Source texts of formatted documents:
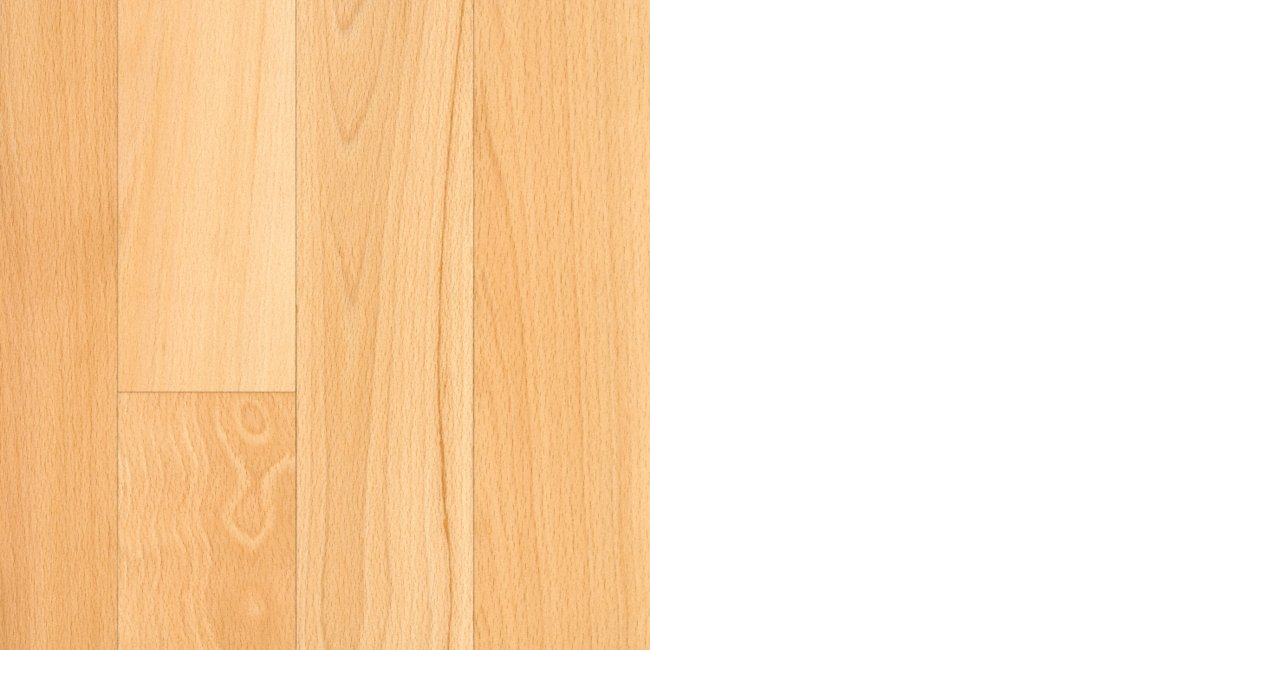

--- FILE ---
content_type: text/html; charset=UTF-8
request_url: https://dreva.info/fotoalbum/drevena-podlaha-buk/buk-podlaha1.-.html
body_size: 1100
content:
<?xml version="1.0" encoding="utf-8"?>
<!DOCTYPE html PUBLIC "-//W3C//DTD XHTML 1.0 Transitional//EN" "http://www.w3.org/TR/xhtml1/DTD/xhtml1-transitional.dtd">
<html lang="sk" xml:lang="sk" xmlns="http://www.w3.org/1999/xhtml">

    <head>

        <meta http-equiv="content-type" content="text/html; charset=utf-8" />
        <meta name="description" content="Košice-DP work-Podlahy, dlážkovica, tatranský obklad, drevený profil,  drevený obklad, podlahy s masívu, drevený obklady,drevené podlahy, tatranský profil, OSB, KVH -NSi hranoly - EUROHRANOLY, OSB dosky,-lepené hranoly,dlážkovica, sušenie reziva - suché drevo,drevo domy, stolárske rezivo - dosky foršne, prizmy, hranoly s dub, buk, smrek, jedľa, červený smrek, borovyca, agát ,OSB dosky, QSB dosky.
Využitie na strechy, krovy, altánky, podlahy, obklady, nábytok ( stoly, komody, skrine, stoličky, postele ), ploty, dekorácie. " />
        <meta name="keywords" content="Košice Podlahy,dlážkovica,tatranský obklad,Tatranský profil,drevený obklad,zrubový obklad,terasové dosky,sušené drevo,sušené hranoly,sušené dosky,sušené foršne,KVH-NSi hranoly,eurohranoly,lepené hranoly,obklady,strechy,dub,buk,smrek,červený smrek" />
        <meta name="robots" content="all,follow" />
        <meta name="author" content="<!--/ u_author /-->" />
        <link rel="stylesheet" href="/style.1656676750.1.css" type="text/css" />
        
        <script type="text/javascript" src="https://www001.estranky.sk/user/js/index.js" id="index_script" ></script>
        <title>
            Drevený obklad, tatranský profil, dlážkovica, zrubový obklad
        </title>

        <style>
          body {margin: 0px; padding: 0px;}
        </style>
    </head>
<body>
    <script language="JavaScript" type="text/javascript">
    <!--
      index_setCookieData('index_curr_fullphoto', 124);
    //-->
  </script>
  <a href="javascript: close();"><img src="/img/original/124/buk-podlaha1.jpg" border="0" alt="buk-podlaha1" width="650" height="650"></a>


</body>
</html>
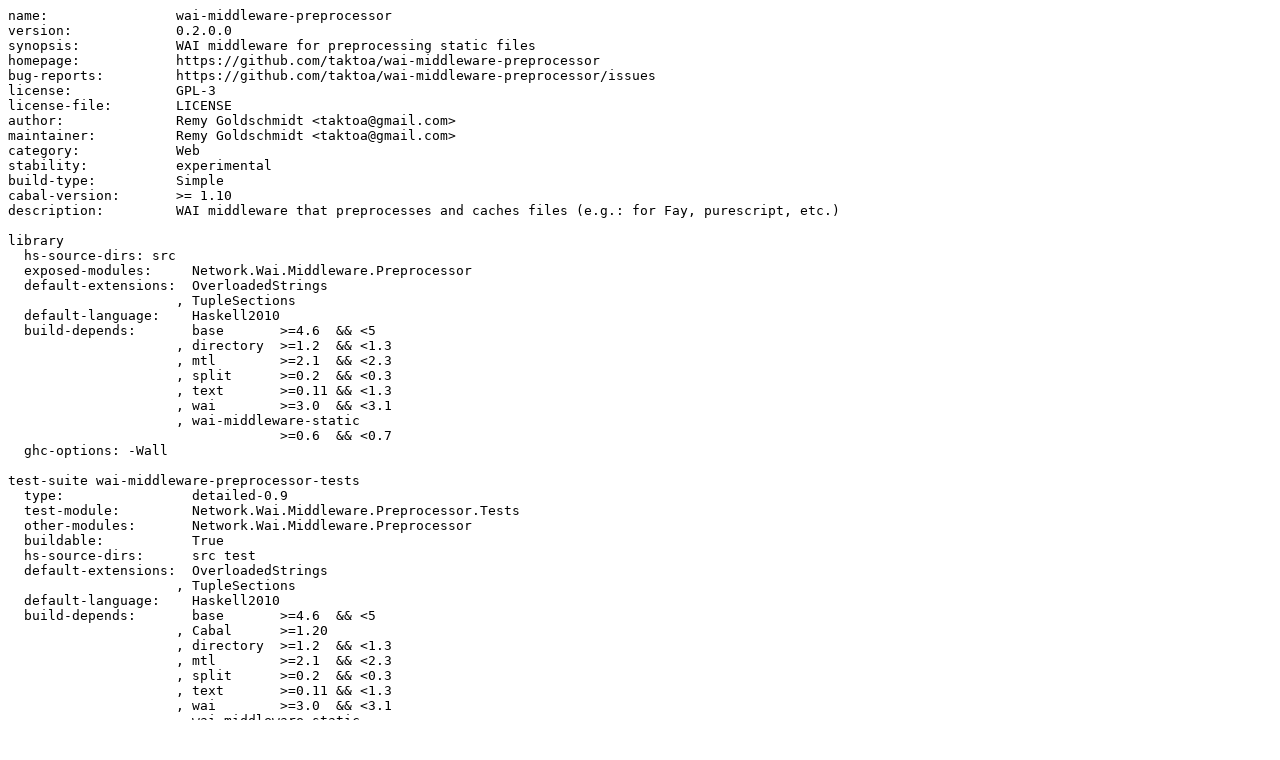

--- FILE ---
content_type: text/plain; charset=utf-8
request_url: https://hackage.haskell.org/package/wai-middleware-preprocessor-0.2.0.0/wai-middleware-preprocessor.cabal
body_size: 2299
content:
name:                wai-middleware-preprocessor
version:             0.2.0.0
synopsis:            WAI middleware for preprocessing static files
homepage:            https://github.com/taktoa/wai-middleware-preprocessor
bug-reports:         https://github.com/taktoa/wai-middleware-preprocessor/issues
license:             GPL-3
license-file:        LICENSE
author:              Remy Goldschmidt <taktoa@gmail.com>
maintainer:          Remy Goldschmidt <taktoa@gmail.com>
category:            Web
stability:           experimental
build-type:          Simple
cabal-version:       >= 1.10
description:         WAI middleware that preprocesses and caches files (e.g.: for Fay, purescript, etc.)

library
  hs-source-dirs: src
  exposed-modules:     Network.Wai.Middleware.Preprocessor
  default-extensions:  OverloadedStrings
                     , TupleSections
  default-language:    Haskell2010
  build-depends:       base       >=4.6  && <5
                     , directory  >=1.2  && <1.3
                     , mtl        >=2.1  && <2.3
                     , split      >=0.2  && <0.3
                     , text       >=0.11 && <1.3
                     , wai        >=3.0  && <3.1
                     , wai-middleware-static
                                  >=0.6  && <0.7
  ghc-options: -Wall

test-suite wai-middleware-preprocessor-tests
  type:                detailed-0.9
  test-module:         Network.Wai.Middleware.Preprocessor.Tests
  other-modules:       Network.Wai.Middleware.Preprocessor
  buildable:           True
  hs-source-dirs:      src test
  default-extensions:  OverloadedStrings
                     , TupleSections
  default-language:    Haskell2010
  build-depends:       base       >=4.6  && <5
                     , Cabal      >=1.20
                     , directory  >=1.2  && <1.3
                     , mtl        >=2.1  && <2.3
                     , split      >=0.2  && <0.3
                     , text       >=0.11 && <1.3
                     , wai        >=3.0  && <3.1
                     , wai-middleware-static
                                  >=0.6  && <0.7
                     , warp       >=3.0  && <3.1
  ghc-options: -Wall

source-repository head
  type:     git
  location: git://github.com/taktoa/wai-middleware-preprocessor.git
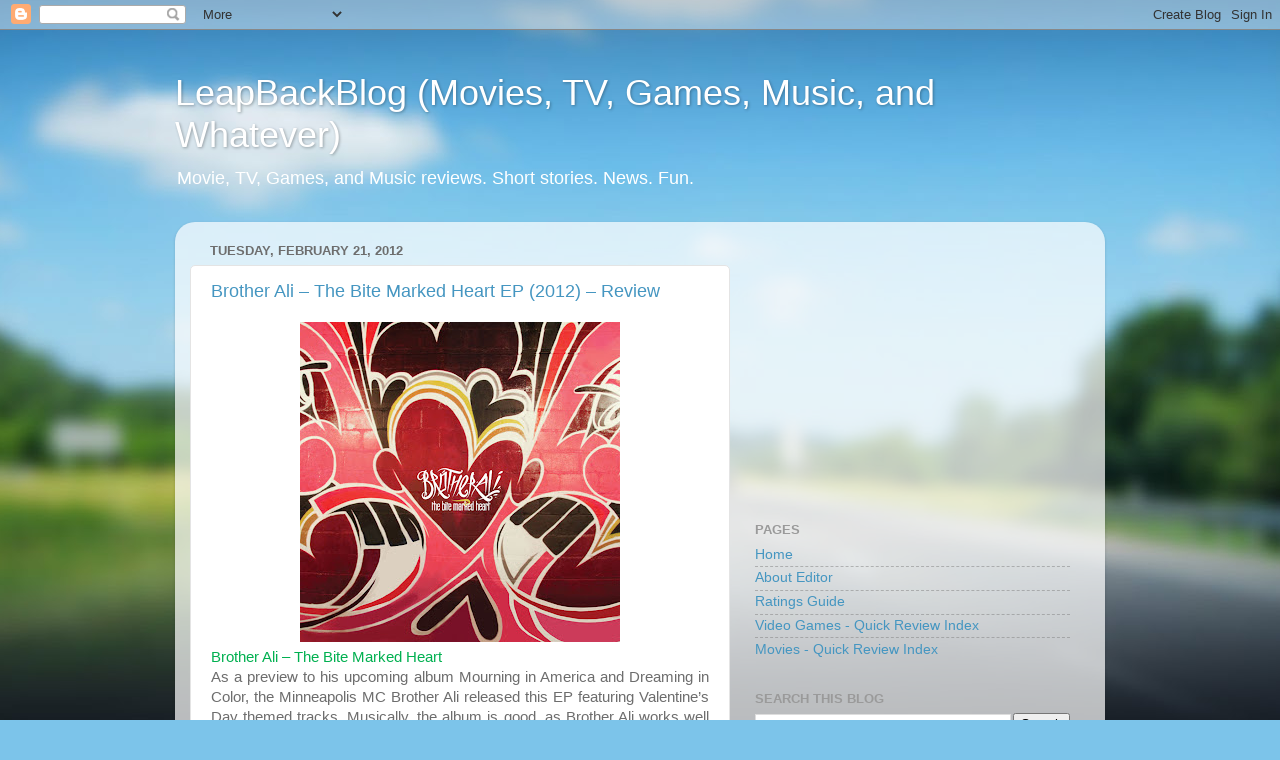

--- FILE ---
content_type: text/html; charset=utf-8
request_url: https://www.google.com/recaptcha/api2/aframe
body_size: 266
content:
<!DOCTYPE HTML><html><head><meta http-equiv="content-type" content="text/html; charset=UTF-8"></head><body><script nonce="88NUeyr8hSU0CpI2IJzDcA">/** Anti-fraud and anti-abuse applications only. See google.com/recaptcha */ try{var clients={'sodar':'https://pagead2.googlesyndication.com/pagead/sodar?'};window.addEventListener("message",function(a){try{if(a.source===window.parent){var b=JSON.parse(a.data);var c=clients[b['id']];if(c){var d=document.createElement('img');d.src=c+b['params']+'&rc='+(localStorage.getItem("rc::a")?sessionStorage.getItem("rc::b"):"");window.document.body.appendChild(d);sessionStorage.setItem("rc::e",parseInt(sessionStorage.getItem("rc::e")||0)+1);localStorage.setItem("rc::h",'1768930215033');}}}catch(b){}});window.parent.postMessage("_grecaptcha_ready", "*");}catch(b){}</script></body></html>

Exercise details - Which lines hold the string "google"? Copy all of them from the data above.

The answer -
request_url: https://www.google.com/recaptcha/api2/aframe
<!DOCTYPE HTML><html><head><meta http-equiv="content-type" content="text/html; charset=UTF-8"></head><body><script nonce="88NUeyr8hSU0CpI2IJzDcA">/** Anti-fraud and anti-abuse applications only. See google.com/recaptcha */ try{var clients={'sodar':'https://pagead2.googlesyndication.com/pagead/sodar?'};window.addEventListener("message",function(a){try{if(a.source===window.parent){var b=JSON.parse(a.data);var c=clients[b['id']];if(c){var d=document.createElement('img');d.src=c+b['params']+'&rc='+(localStorage.getItem("rc::a")?sessionStorage.getItem("rc::b"):"");window.document.body.appendChild(d);sessionStorage.setItem("rc::e",parseInt(sessionStorage.getItem("rc::e")||0)+1);localStorage.setItem("rc::h",'1768930215033');}}}catch(b){}});window.parent.postMessage("_grecaptcha_ready", "*");}catch(b){}</script></body></html>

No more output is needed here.